US sanctions DPRK leader over rights abuses
The United States on July 6 sanctioned the Democratic People's Republic of Korea (DPRK) leader Kim Jong Un for the first time, citing "notorious abuses of human rights," in a move that diplomats say will incense the nuclear-armed country.
The sanctions, the first to target any North Koreans for rights abuses, affect property and other assets within US jurisdiction and extend to 10 other individuals and five government ministries and departments, the USTreasury Department said in a statement.
The sanctions place those officials on a blacklist making them radioactive to major financial institutions and companies while freezing any assets they may already have in US banks.
"Under Kim Jong Un, the DPRK continues to inflict intolerable cruelty and hardship on millions of its own people, including extrajudicial killings, forced labor, and torture," Acting Undersecretary for Terrorism and Financial Intelligence Adam J. Szubin said in the statement.
In the DPRK, the leader is the subject of state-mandated adulation and considered infallible.

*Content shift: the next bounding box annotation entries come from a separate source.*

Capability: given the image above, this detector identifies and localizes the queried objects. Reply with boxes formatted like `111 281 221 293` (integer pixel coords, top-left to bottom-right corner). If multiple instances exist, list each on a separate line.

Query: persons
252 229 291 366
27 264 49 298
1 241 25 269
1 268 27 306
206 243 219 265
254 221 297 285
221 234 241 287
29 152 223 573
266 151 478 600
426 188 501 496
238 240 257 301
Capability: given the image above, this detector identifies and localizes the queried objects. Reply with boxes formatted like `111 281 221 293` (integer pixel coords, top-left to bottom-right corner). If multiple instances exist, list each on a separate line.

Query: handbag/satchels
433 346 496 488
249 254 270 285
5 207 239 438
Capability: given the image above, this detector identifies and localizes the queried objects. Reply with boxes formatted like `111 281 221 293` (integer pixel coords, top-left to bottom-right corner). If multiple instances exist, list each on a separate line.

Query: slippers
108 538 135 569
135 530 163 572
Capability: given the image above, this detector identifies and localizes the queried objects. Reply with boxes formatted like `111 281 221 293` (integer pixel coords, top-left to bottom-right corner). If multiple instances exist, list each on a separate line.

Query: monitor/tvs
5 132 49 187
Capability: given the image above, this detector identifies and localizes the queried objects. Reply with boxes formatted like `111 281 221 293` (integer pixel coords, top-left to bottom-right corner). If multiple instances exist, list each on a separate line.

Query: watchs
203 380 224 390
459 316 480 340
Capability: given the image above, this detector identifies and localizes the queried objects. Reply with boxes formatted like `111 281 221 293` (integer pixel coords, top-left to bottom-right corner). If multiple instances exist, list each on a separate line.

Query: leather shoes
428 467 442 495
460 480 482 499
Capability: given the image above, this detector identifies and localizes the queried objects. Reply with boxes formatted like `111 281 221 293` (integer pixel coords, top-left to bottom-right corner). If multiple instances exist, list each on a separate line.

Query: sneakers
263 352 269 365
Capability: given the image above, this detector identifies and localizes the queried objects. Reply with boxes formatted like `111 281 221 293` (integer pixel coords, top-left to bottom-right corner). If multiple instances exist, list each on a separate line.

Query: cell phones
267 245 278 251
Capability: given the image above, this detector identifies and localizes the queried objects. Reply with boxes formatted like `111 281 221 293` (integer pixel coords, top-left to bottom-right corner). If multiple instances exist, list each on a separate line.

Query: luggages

In a report by the US State Department to Congress, Kim Jong Un topped a list of those responsible for serious human rights abuses and censorship in the DPRK. Many of the abuses happen in the DPRK's political prisoner camps, which hold between 80,000 and 120,000 prisoners including children, the report said.
The Treasury statement said he had "engaged in, facilitated, or been responsible for an abuse or violation of human rights by the Government of DPRK or the Workers’ Party of Korea."
The sanctions also named lower-level officials such as Choe Pu Il, the minister of People’s Security, as directly responsible for abuses.